◆ **Exercise brief**
Please copy the text of each record below word for word, leaving the pictures out of your answer.

Start of Provided information

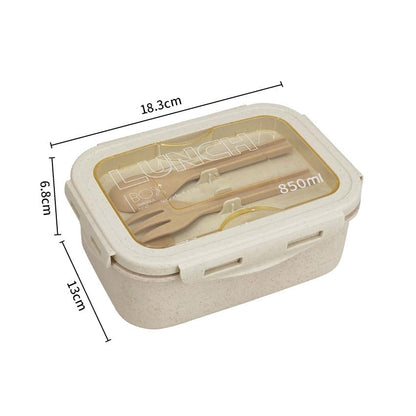 Bento Box Adult Lunch Box with 2 Compartments Bento Lunch Containers with Tableware Storage Japanese Style Bento Box Leakproof Microwave Dishwasher Safe Lunchbox for Work On-The-Go Picnic Pink - color: Lunch Box Pink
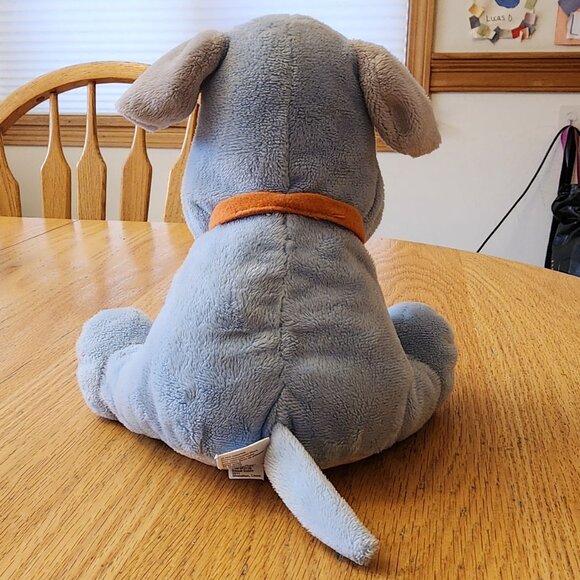 Carter's "Just One You" Blue ABC Puppy Stuffed Animal Toy - Picture 8 of 14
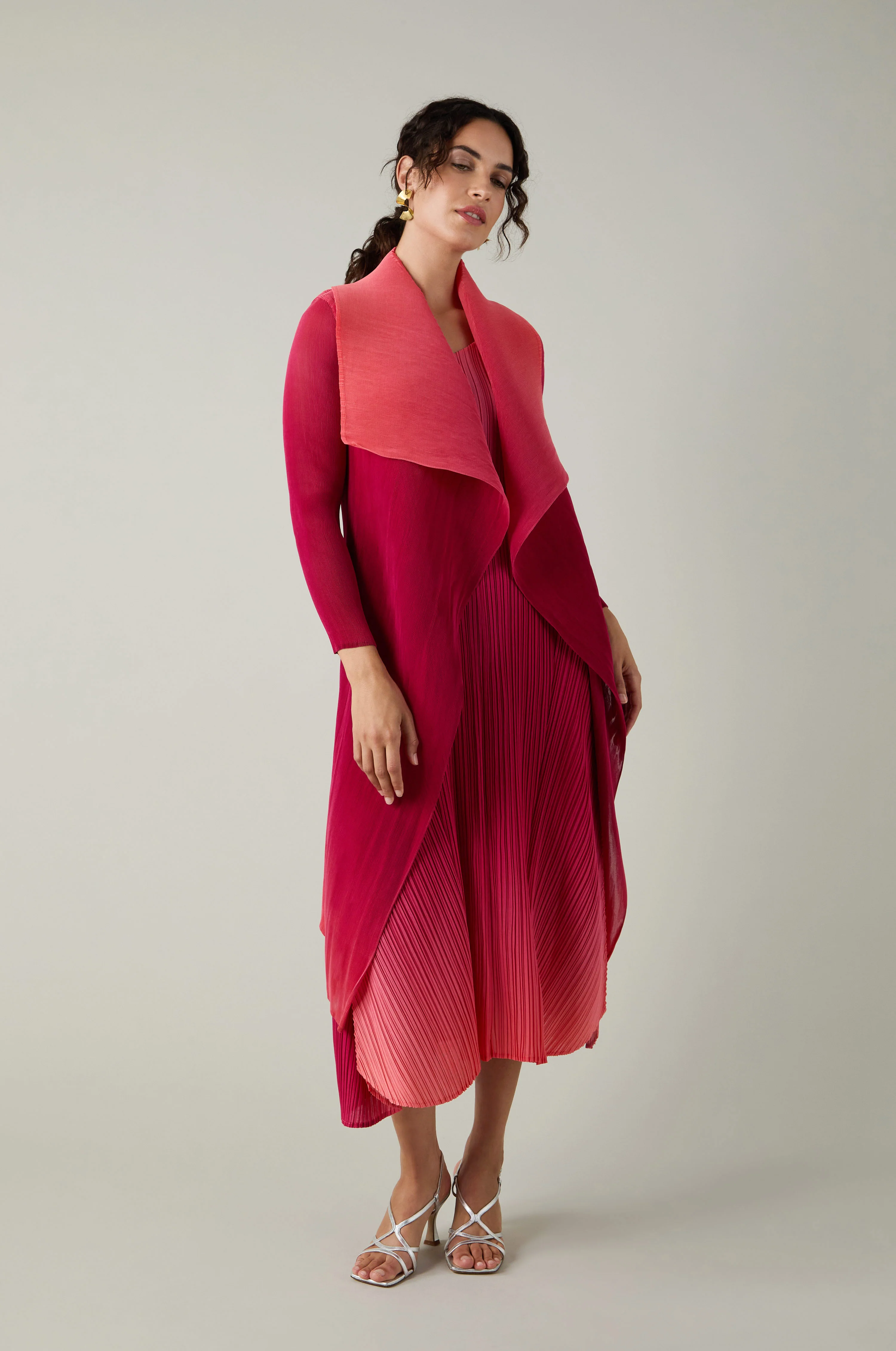 Pleated Jacket - Image 10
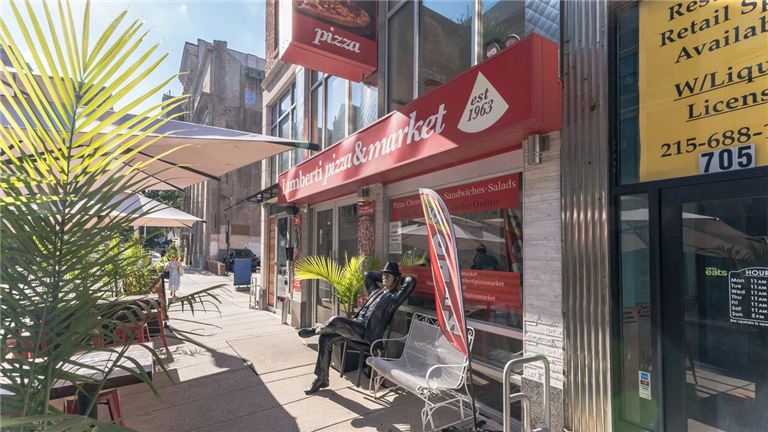 4200 SF Pizza Restaurants in Center City | Great Terms!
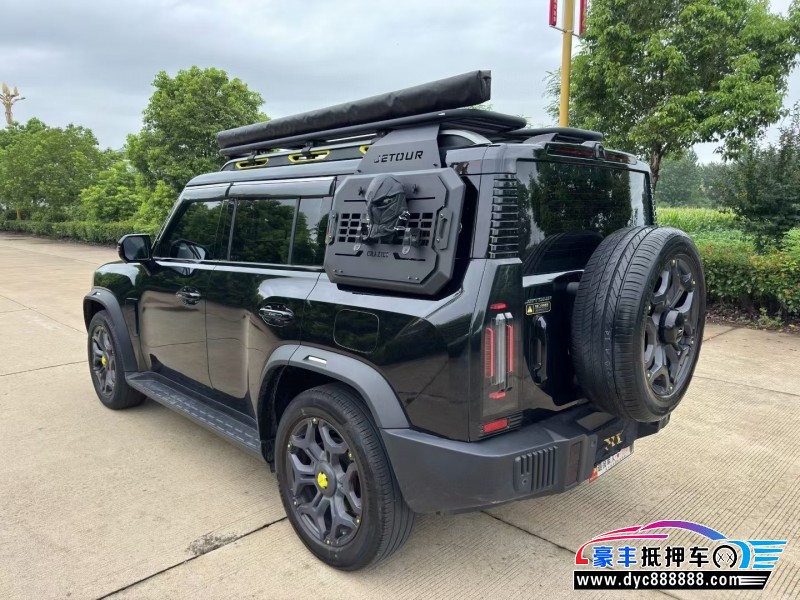 24年捷途旅行者轿车抵押车出售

End of Provided information

◆ **Response box**
 Bento Box Adult Lunch Box with 2 Compartments Bento Lunch Containers with Tableware Storage Japanese Style Bento Box Leakproof Microwave Dishwasher Safe Lunchbox for Work On-The-Go Picnic Pink - color: Lunch Box Pink
 Carter's "Just One You" Blue ABC Puppy Stuffed Animal Toy - Picture 8 of 14
 Pleated Jacket - Image 10
 4200 SF Pizza Restaurants in Center City | Great Terms!
 24年捷途旅行者轿车抵押车出售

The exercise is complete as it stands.